In a draft circular, the finance ministry has proposed different rates of value added tax (VAT) and corporate income tax (CIT) for stock market investors, securities companies, investment funds and organisations that trade in securities.
Securities companies will pay a CIT rate of 20 per cent, compared to the 28 per cent paid by companies in all the other sectors of the economy.
Foreign investment funds that invest in unlisted or listed companies will be taxed 0.1 per cent of the value of each of their transactions.
All other companies, whether listed or unlisted and including entities that have invested in the stock market, will be subject to CIT of 28 per cent.

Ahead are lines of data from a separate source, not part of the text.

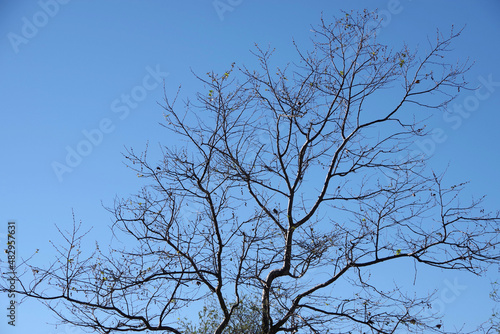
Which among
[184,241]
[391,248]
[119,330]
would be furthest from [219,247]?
[391,248]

All businesses involved in the sector will be exempt from VAT, from brokers to foreign investment funds.
The draft circular also stipulates that new securities companies and fund management companies will be exempt from CIT for the first three years, and will pay a reduced rate of CIT for the following five years.
“The taxes are a way of encouraging the development of the country’s securities market, which is still in its infancy,” said Nguyen Duc Chi, director of the capital markets division of the ministry’s Banking and Financial Institutions Department.
“The wording of the circular makes it difficult for institutional investors to commit fraud by representing themselves as individuals so they do not have to pay tax.”
Furthermore, Chi said money transfers via bank were strictly monitored, again making it difficult for investors to get away with fraud.
Tran Le Minh, senior analyst at VietFund Management, said this was the first time a tax regime had been proposed for the securities sector, despite the country’s first bourse having opened in Ho Chi Minh City in 2000.
Phan Minh Tuan, chief representative of Dragon Capital Hanoi, said the expansion of preferential policies and measures to encourage enterprises to list on the stock exchange was necessary given that the market was still weak.
Nguyen Son, deputy head of the Securities Market Development Department under the State Securities Commission, said the tax levels were “acceptable”.
If they were any higher, they would be a significant burden for investors, Son said.
Nguyen Hoang Hai, the general secretary of the Vietnam Association of Financial Investors, agreed a “soft” tax level was needed in the early stages of the market’s development.
“The amount of taxes collected from securities trading activities will be low, as many investors have suffered losses, including individual investors who are exempt from the personal income tax.”
Close to 17,000 accounts for securities trading have been opened in Vietnam, a small number by world standards.
“It is essential that the government apply a suitable tax rate that is attractive enough to investors, including foreign ones,” Hai said.
But he warned that increasing the flow of capital to the stock market could reduce investment in real estate, which would harm economic growth.
“However, on the other hand, once companies are more able to mobilise capital from the securities market, the capital supply burden on commercial banks will be reduced.”